Five T-shirts laying out flat each with a different logo from a campus bar on it

After toughing it out like a little meatball surrounded by ravenous wolves, one of High Street’s remaining old-school campus cool establishments is closing its doors at the end of this month after 40-plus years of history.

Mama’s Pasta and Brew owner Terry Fahy says the “handwriting was on the wall” as sterile corporate campus gorges on the properties surrounding their Pearl Alley location near 15th and High.

Fahy’s sentiment is like a skipping record, something we’ve heard over and over from old-school campus that’s felt the pressure to abandon High Street. By the way, there are no independent music stores directly across from campus anymore.

The city is widening Pearl Alley and needed four feet of their building to do so, says Fahy. Having the deed to the property and realizing how much work a rebuild would have meant, Fahy sold the building to Campus Partners, the Ohio State off-campus development arm working in tandem with private developers for two decades now to transform High Street.

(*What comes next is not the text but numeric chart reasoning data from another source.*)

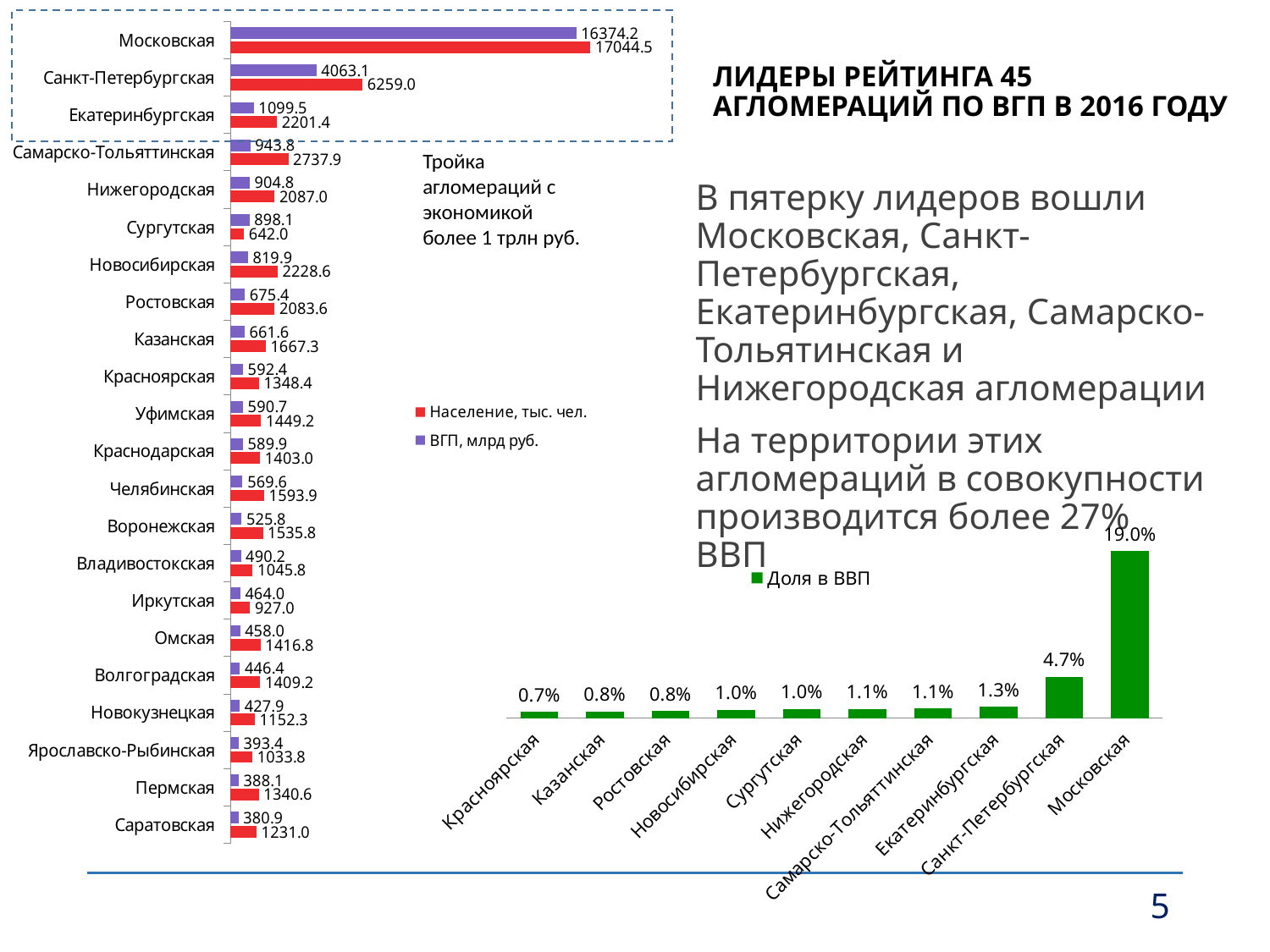
How many agglomerations are shown on the left bar chart? 22 How many series does the legend of the left bar chart list? 2 On the left bar chart, what is the Население, тыс. чел. value for Санкт-Петербургская? 6259.0 What kind of chart is the Доля в ВВП chart at the bottom right? Bar chart On the Доля в ВВП chart, which is larger: Екатеринбургская or Нижегородская? Екатеринбургская On the left bar chart, which agglomeration has the lowest ВГП, млрд руб.? Саратовская On the Доля в ВВП chart, what is the difference between Московская and Санкт-Петербургская? 14.3% On the left bar chart, what is the ВГП, млрд руб. value for Московская? 16374.2 On the Доля в ВВП chart, what is the value for Московская? 19.0% On the left bar chart, which agglomeration has the lowest Население, тыс. чел.? Сургутская On the left bar chart, which agglomeration has the highest ВГП, млрд руб.? Московская On the left bar chart, what is the difference in ВГП, млрд руб. between Московская and Санкт-Петербургская? 12311.1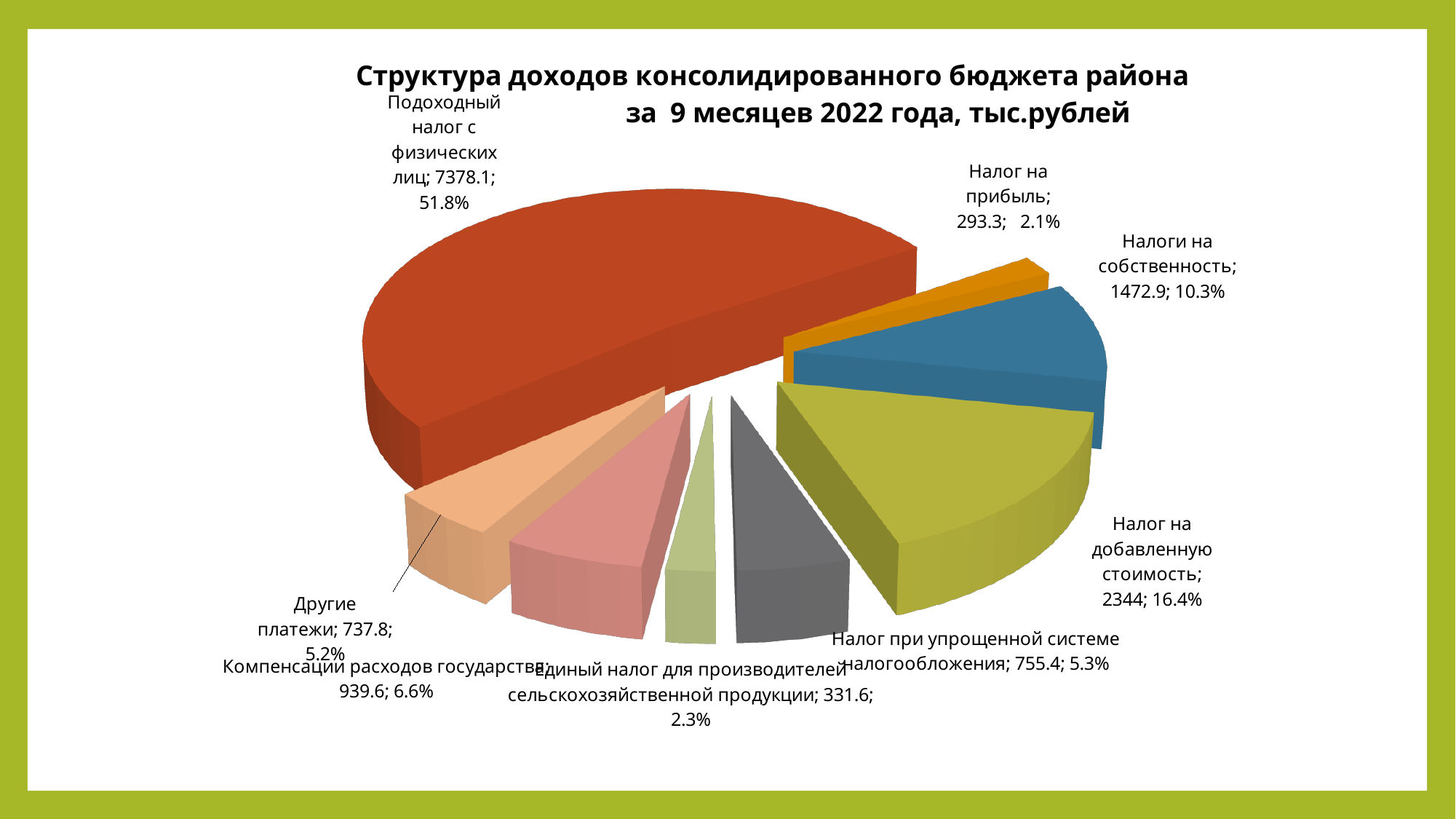
Which category has the smallest slice of the pie? Налог на прибыль How many categories are shown in the pie chart? 8 Which category has the largest slice of the pie? Подоходный налог с физических лиц What kind of chart is shown on the slide? Pie chart What share of the pie does Налог при упрощенной системе налогообложения represent? 5.3% Which is larger, the value for Компенсации расходов государства or the value for Другие платежи? Компенсации расходов государства What is the value for Налоги на собственность? 1472.9 What is the difference between the values for Налог на добавленную стоимость and Налоги на собственность? 871.1 What is the value for Подоходный налог с физических лиц? 7378.1 What is the title of the chart? Структура доходов консолидированного бюджета района за 9 месяцев 2022 года, тыс.рублей What is the value for Налог на добавленную стоимость? 2344 What share of the pie does Компенсации расходов государства represent? 6.6%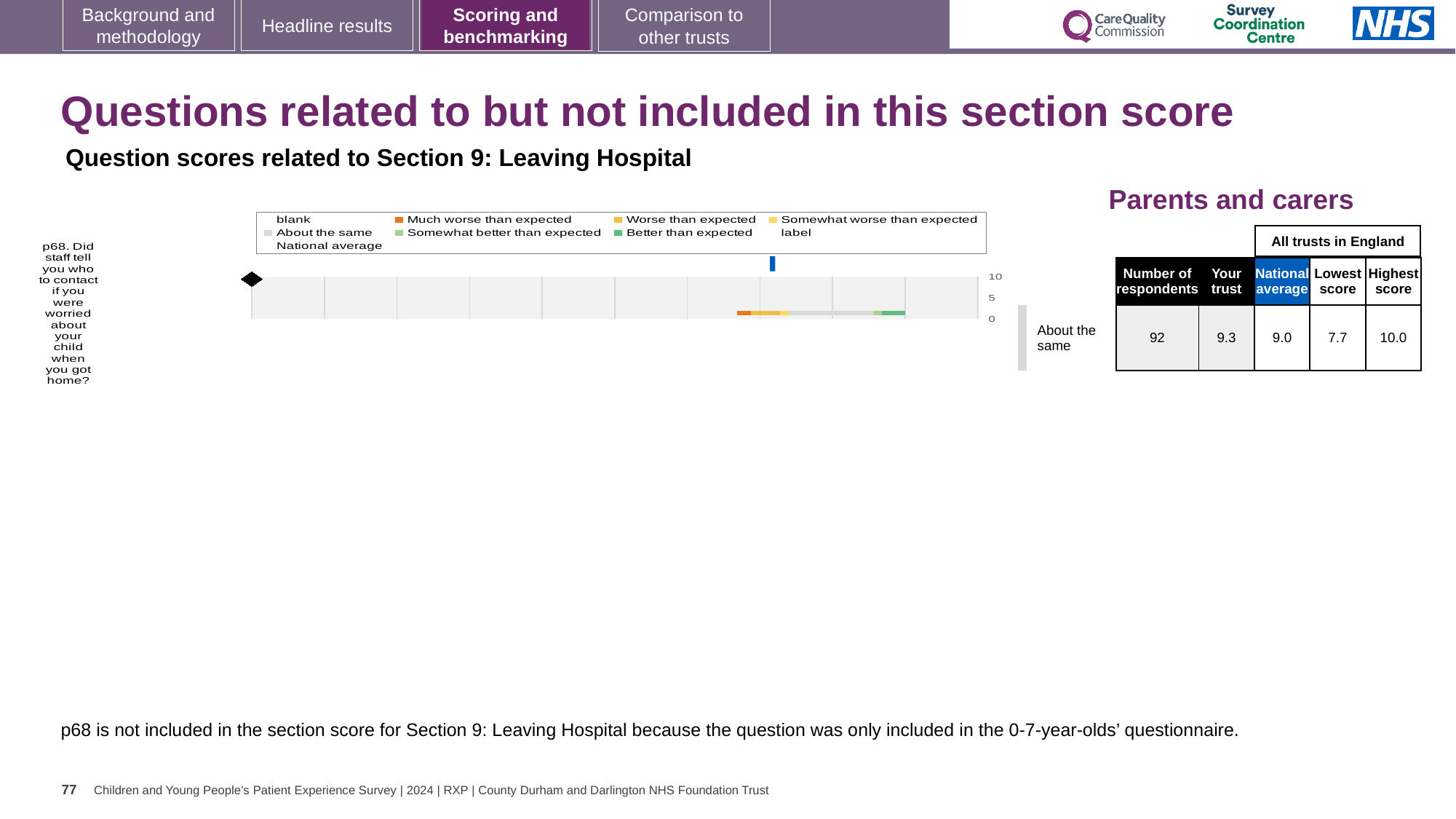
Which colour represents 'Much worse than expected' in the chart legend? orange What is the 'Your trust' score for question p68? 9.3 How many questions are plotted in the chart? 1 What is the lowest score among all trusts in England for question p68? 7.7 What benchmarking category is shown for question p68 in the chart? About the same What is the highest value shown on the chart's axis? 10 What is the national average score for question p68? 9.0 How many entries does the chart legend list? 9 Which is larger for question p68, the 'Your trust' score or the national average? Your trust What is the highest score among all trusts in England for question p68? 10.0 How many respondents answered question p68? 92 What kind of chart is shown on the slide for question p68? bar chart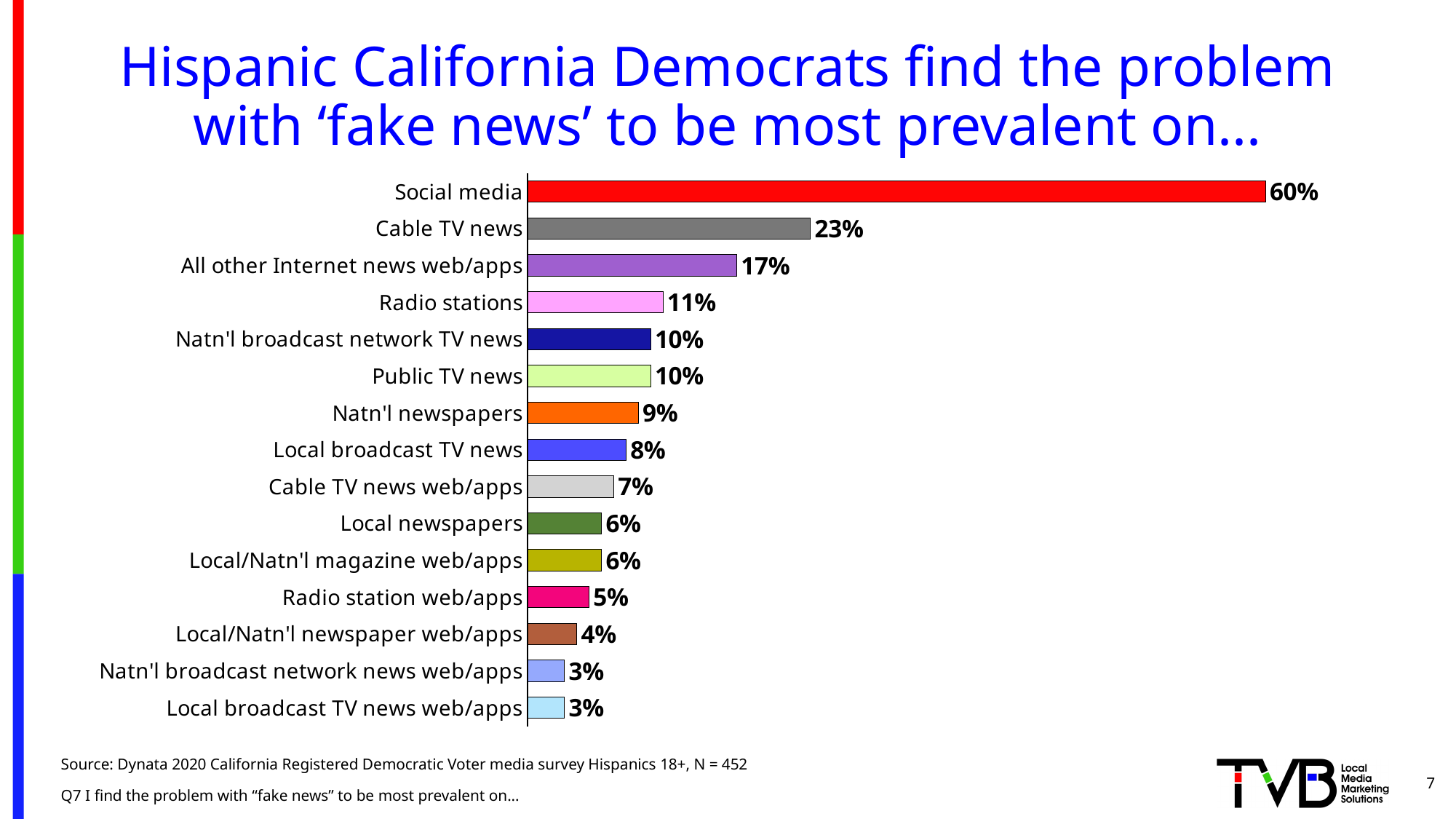
What is the value shown for Cable TV news? 23% What is the difference between the values for All other Internet news web/apps and Radio stations? 6% What is the value shown for Local/Natn'l newspaper web/apps? 4% Which is larger, the value for Natn'l newspapers or the value for Local broadcast TV news? Natn'l newspapers What kind of chart is shown on the slide? Bar chart What percentage of Hispanic California Democrats find the problem with 'fake news' most prevalent on Social media? 60% What is the difference between the values for Social media and Cable TV news? 37% How many categories are shown in the chart? 15 Which is larger, the value for Cable TV news web/apps or the value for Radio station web/apps? Cable TV news web/apps What is the value shown for Radio stations? 11% Which category has the highest value in the chart? Social media What colour is the bar for Social media? Red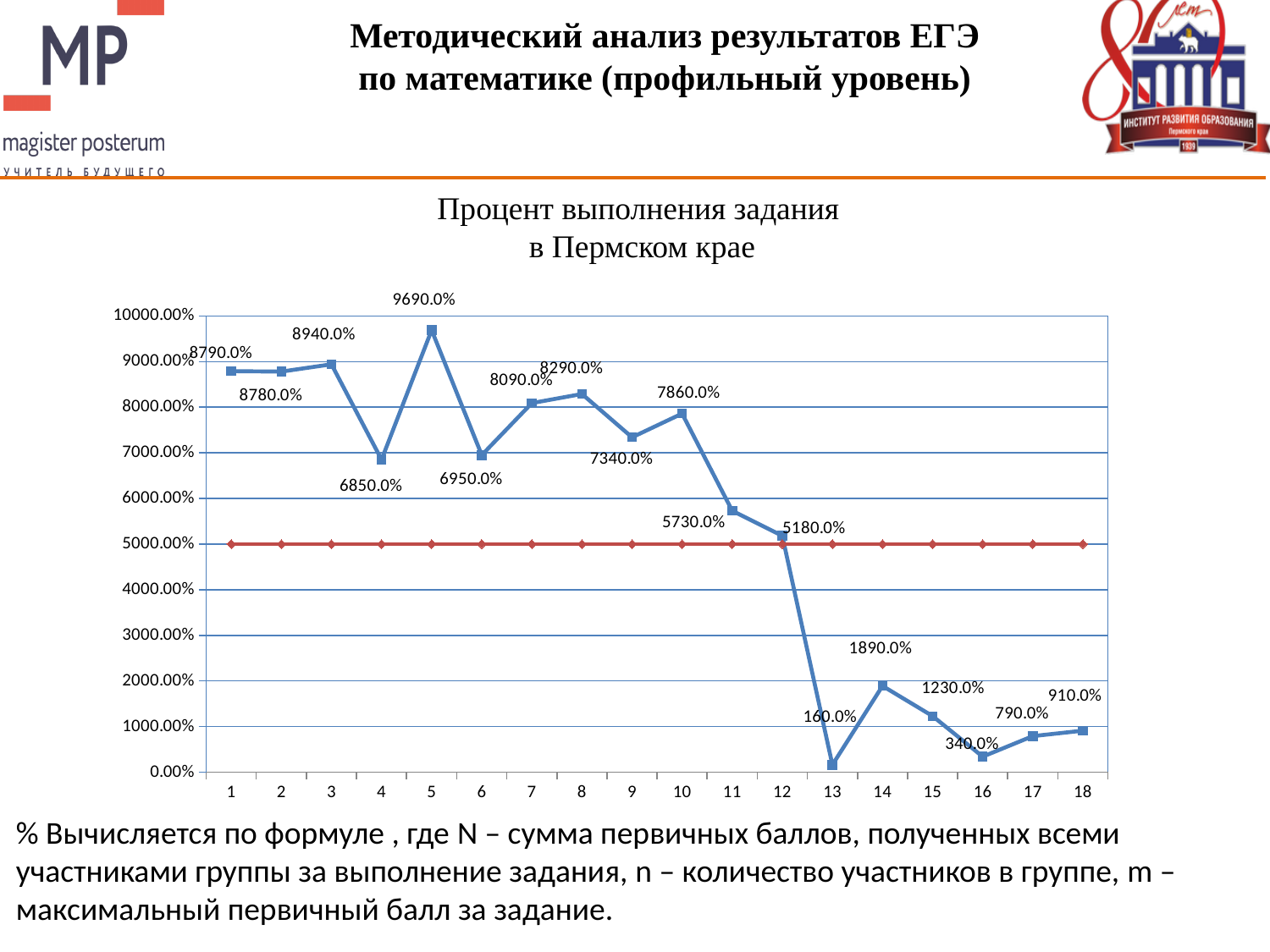
Do the values on the blue line generally rise or fall from task 12 to task 13? fall Which task has the highest value on the blue line? 5 What is the value for task 5? 9690.0% What is the title of the chart? Процент выполнения задания в Пермском крае What is the value for task 12? 5180.0% How many task numbers are shown along the x axis? 18 Which task has the lowest value on the blue line? 13 Is the value for task 11 greater or less than 5000.00%? greater What type of chart is shown on the slide? line chart What is the difference between the values for task 3 and task 4? 2090.0% What is the value for task 13? 160.0% Which is larger, the value for task 14 or the value for task 15? task 14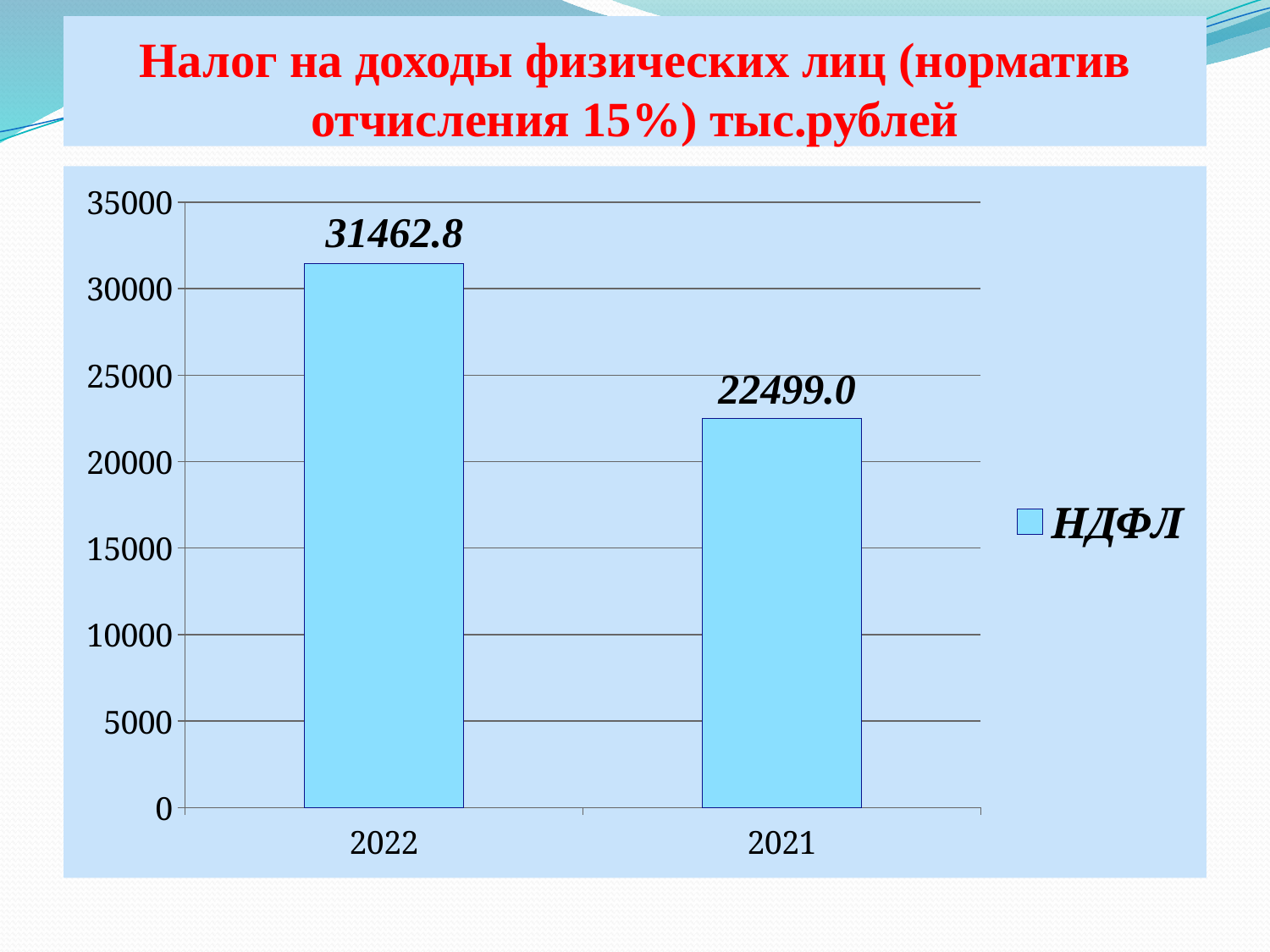
Is the value for 2022 greater or less than 30000? greater What is the difference between the values for 2022 and 2021? 8963.8 Is the value for 2021 greater or less than 25000? less How many series does the legend list? 1 What is the value for 2022? 31462.8 What is the name of the series in the legend? НДФЛ What is the value for 2021? 22499.0 Which year has the highest value? 2022 What kind of chart is shown? bar chart Which is larger, the value for 2022 or the value for 2021? 2022 Which year has the lowest value? 2021 How many categories are shown on the x axis? 2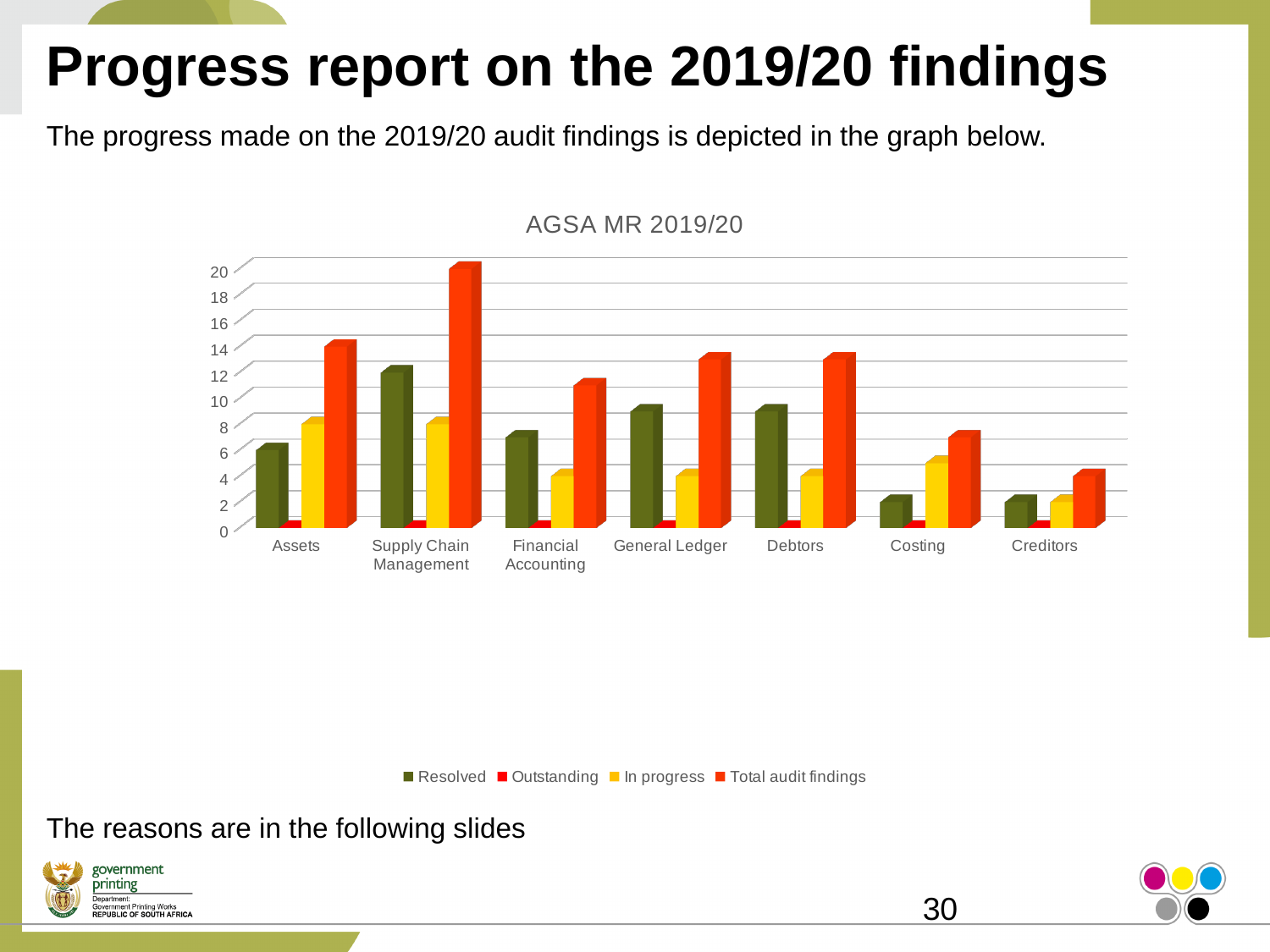
Which category has the highest Resolved bar? Supply Chain Management Is the Resolved value for Costing greater or less than 4? less How many categories are shown along the x axis of the chart? 7 Which is larger, the Total audit findings for Assets or for Financial Accounting? Assets How many series does the chart legend list? 4 Is the Total audit findings value for Creditors greater or less than 6? less What is the title of the chart? AGSA MR 2019/20 Which category has the highest Total audit findings bar? Supply Chain Management Is the Total audit findings value for Supply Chain Management greater or less than 18? greater Which category has the lowest Total audit findings bar? Creditors Which series is shown in yellow in the chart legend? In progress What kind of chart is shown on the slide? bar chart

“We didn’t want to go,” says Fahy. “But it was a matter of reality. They’re widening Pearl Alley and if we didn’t negotiate with Ohio State they probably would have eminent domained us. I’ve been around a long time and I’ve seen how those things go.”

Lest we forget, Campus Partners in 2015 said they intended to make Pearl Alley with its lower rents a “gritty haven” for local business as their transformation of 15th and High moves forward.

What better way to create “local grittiness” by getting rid of the handful of independent cool bars that remain?

Campus Partners says otherwise, and told us, albeit in their typical ambiguous and robotic way, that they plan to be “more flexible” with Pearl Alley.

“We intend to continue with the strategy we have been implementing at Gateway to bring more local businesses to the University District,” said Erin Prosser, director of community development for Campus Partners.

Indeed, Fahy says they tried to save Mamas. They were treated fairly and offered an address in a new building, but Fahy suggested they may not be able to afford the rising cost of rent on High Street or Pearl Alley.

What the future holds for Mamas, they don’t know yet, says Fahy. But if they do decide to move into a new building, “it will never be the same. We’re a dive bar.” And thus the slow death of old-school campus continues.

“Mamas is a family. A family that’s anywhere from their early-20s to their 50s, and they’ve been coming to Mamas for over 30 years. And that’s the biggest disappointment of Mamas closing,” says Fahy.

Campus Partners has brought us Gateway, and now a Target (please pass the vomit bag). In fact, Campus Partners threatened eminent domain, or even utilized eminent domain with help from the city, to get rid of old-school campus at 11th and High so to build Gateway.

But using bullying tactics to force out all of High Street’s coolest bars in exchange for a Target has turned campus into a soulless destination that may dissuade visitors instead of attracting them. Think of all the memories you can make perusing down a Target aisle.

Ohio State will never have a problem attracting students, but it will be the ultimate fail if years from now everyone says this about off-campus: “It’s lame and borrrinnng!” Many agree we’ve reached this point with Gateway.

Since the 1990s, Campus Partners has surgically targeted all of the great dives on High Street. Again, lest we forget, we’ve said goodbye to Bernies, Mean Mr. Mustards, Papa Joes, South Heidelberg, ect.

Yes, underage drinking is a serious problem at any college. But is targeting all the cool bars the answer? Makes us wonder if student DUIs have spiked over this time.

Campus Partners is a nonprofit and when they started in 1995 they insisted to have altruistic intentions for the locally owned bars and other independent establishments. Over 20 years later their reputation is that of a party-pooper monster. Their stated mission was and still is to make off-campus more appealing.

To whom, no one is exactly sure, but it sure looks like corporations hungry for profit.

Testimony to those who fear Campus Partners is how other independent campus bar owners who remain refuse to offer their name for publication when speaking out against them.

“People are always coming up to me and asking, ‘When is Campus Partners going to come and get you?’” said one owner. “I’ve kept my mouth shut about them because I didn’t want to get anybody pissed off. I don’t want their attention. They pretty much rule. They get whatever they want.”

Mama’s Pasta and Brew’s last night is November 30th.